Enable SSO for cloud apps

Business problem

Enterprise companies are using cloud applications at an ever increasing pace.
By extending Single Sign-On (SSO) to cloud apps, employees can use their corporate credentials to sign into software as a service (SaaS) apps or in-house apps that are hosted in the cloud.

SSO provides a single point of authentication through an Identity provider (IdP). Users can access third-party cloud apps but their credentials aren't stored with the third party, and in many cases there aren't credentials for the third-party apps.

Your company wants to increase security by enforcing SSO while providing the convenience of SSO to your users. Access to all cloud apps at your company must be authenticated by an IdP.

Solutions

To provide users SSO-based access to selected cloud apps, Cloud Identity as your IdP supports the OpenID Connect (OIDC) and Security Assertion Markup Language 2.0 (SAML) protocols.

Cloud Identity has a large catalog of SAML apps. G Suite users can get OIDC apps in the G Suite Marketplace. While most cloud apps only support one of these protocols, a few support both.

SAML catalog apps

Advantages

  • SAML is well-established in the enterprise.
  • Only admins can install the apps so they control which apps are available to employees.
  • The third-party SaaS provider and Google work together on the connector, and Google validates apps in the catalog.
  • Installation is quick and smooth.

Disadvantages

  • Setting up a SAML app is a bit more work than setting up an OIDC app.
  • Not all enterprise apps support SAML, and some enterprise apps charge more for SAML features.

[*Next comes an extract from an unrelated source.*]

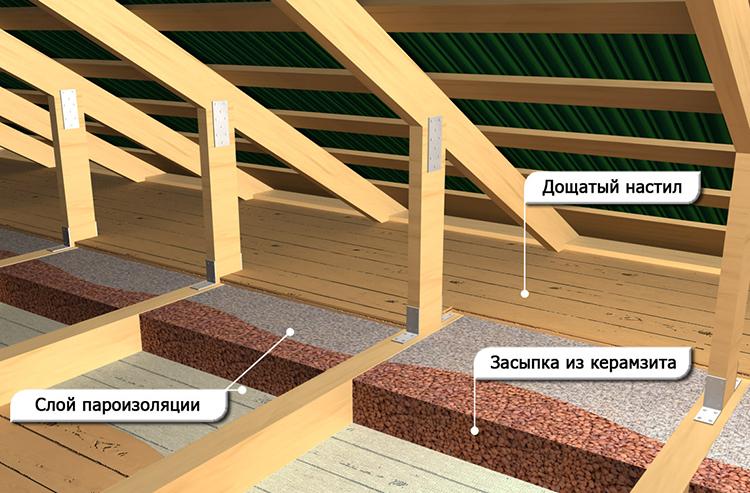 конструкция утепления бани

OIDC G Suite Marketplace apps

Advantages

  • OIDC is a more lightweight, modern protocol than SAML.
  • Admins and users can install the apps, but users can only install apps the admin has whitelisted.
  • G Suite Marketplace apps extend the functionality of G Suite. Because the apps use the Core Google Services API, they are well-integrated with Google products. Apps are reviewed for compliance to G Suite Marketplace requirements.

Disadvantage

  • OIDC isn't widely adopted by enterprise apps.

Recommendations

Explore the SAML and G Suite Marketplace catalogs. Some apps are in both catalogs. In that case if you're a G Suite customer and your corporate IT policy supports OIDC, we recommend the G Suite Marketplace app.

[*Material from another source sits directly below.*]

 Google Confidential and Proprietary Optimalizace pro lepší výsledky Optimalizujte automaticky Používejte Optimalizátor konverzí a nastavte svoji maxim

If the app you want isn't in either catalog and it supports SAML, install it as a custom SAML app. Note that because custom SAML apps are configured for the organization that installs the apps, they aren't available in the general SAML catalog.

Install the apps that different organizations in your company need, and then assign each app only to the organizations that need it.

Third-party Identity providers

If you have a third-party IdP, you can still configure SSO for third-party apps in the Cloud Identity catalog. In this case, user authentication occurs in the third-party IdP, and Cloud Identity manages the cloud apps.

To use Cloud Identity for SSO, your users need Cloud Identity accounts. They sign in through your third-party IdP or using a password on their Cloud Identity accounts.

Example

In addition to line of business applications, the employees at Company A use several types of cloud apps in their daily work:

  • Collaboration suite
  • Messaging and communication
  • Conferencing
  • Customer relationship management (CRM)
  • Human resources (HR)
  • Customer support

Company A had an on-premise IdP they were hosting themselves. To implement increased security, lower support costs, and scalability, they want to move to Cloud Identity as their primary IdP. Employees want the convenience of using a single set of sign-on credentials to access all of their cloud apps. They plan to authenticate all cloud apps against their Google identity using SAML and OIDC.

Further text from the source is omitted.